Judge Reggie Walton refused to grant Newdow's motion for a preliminary injunction, saying that as a district court judge, he did not feel he had the authority to issue such an order against the Chief Justice of the United States Supreme Court, and that the inclusion of such words is an exercise of the incoming President's right of free speech; although the president's right to express his private prayer in words of his choosing was specifically not challenged in the lawsuit, Chief Justice Roberts was served with a demand notice. The outcome was that Mr. Obama did conclude with "So Help Me God" but the prompting was in the form of a query, indicating that this was his choice and not part of the constitutionally prescribed oath of office.

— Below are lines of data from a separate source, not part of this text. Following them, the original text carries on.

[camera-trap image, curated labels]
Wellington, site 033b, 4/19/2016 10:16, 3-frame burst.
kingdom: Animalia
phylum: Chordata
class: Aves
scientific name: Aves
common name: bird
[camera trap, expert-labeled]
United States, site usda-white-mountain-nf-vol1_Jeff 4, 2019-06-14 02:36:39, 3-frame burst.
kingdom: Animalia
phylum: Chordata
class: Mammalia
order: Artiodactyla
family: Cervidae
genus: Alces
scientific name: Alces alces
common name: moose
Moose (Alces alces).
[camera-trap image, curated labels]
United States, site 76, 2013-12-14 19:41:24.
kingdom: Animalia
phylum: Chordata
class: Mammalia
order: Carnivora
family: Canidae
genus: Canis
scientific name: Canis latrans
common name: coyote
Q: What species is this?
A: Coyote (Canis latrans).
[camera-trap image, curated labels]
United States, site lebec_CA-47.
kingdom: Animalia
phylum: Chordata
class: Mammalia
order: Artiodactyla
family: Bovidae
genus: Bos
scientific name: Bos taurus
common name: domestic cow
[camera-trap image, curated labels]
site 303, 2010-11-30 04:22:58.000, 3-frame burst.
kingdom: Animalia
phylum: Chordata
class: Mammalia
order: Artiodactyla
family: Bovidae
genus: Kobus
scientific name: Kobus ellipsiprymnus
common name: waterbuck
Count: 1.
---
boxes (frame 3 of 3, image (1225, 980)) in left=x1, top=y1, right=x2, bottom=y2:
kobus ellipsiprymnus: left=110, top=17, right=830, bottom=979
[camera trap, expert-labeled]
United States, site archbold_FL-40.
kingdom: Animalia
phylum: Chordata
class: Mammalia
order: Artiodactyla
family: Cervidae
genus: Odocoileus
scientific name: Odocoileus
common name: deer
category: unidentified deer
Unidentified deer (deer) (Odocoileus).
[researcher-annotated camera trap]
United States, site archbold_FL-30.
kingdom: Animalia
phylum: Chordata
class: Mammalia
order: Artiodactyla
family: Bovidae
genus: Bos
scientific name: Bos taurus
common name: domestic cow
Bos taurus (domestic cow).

Newdow later reported that he would not challenge the denial of his preliminary injunction motion, but would appeal the case through the appellate court. In Newdow v. Roberts, the D.C. Circuit Court of Appeals dismissed the case, holding that Newdow's claims with respect to the 2009 inauguration were moot, and that he lacked standing to challenge the 2013 and 2017 inaugurations. In May 2011, the United States Supreme Court denied Newdow's request to hear the case. Justice Roberts' response to Newdow's petition was to prompt Obama's "So Help Me God" with a question, "So Help You God?" to differentiate from the other 36 constitutional words.

==Awards==
In November 2002, Newdow was given the Freethinker of the Year award by the Freedom From Religion Foundation following the Pledge case. In 2004, he received the special Recognition Freethought Hero Award for his case to remove "In God We Trust" from currency. In May 2004, the American Humanist Association gave Newdow its Humanist Pioneer Award.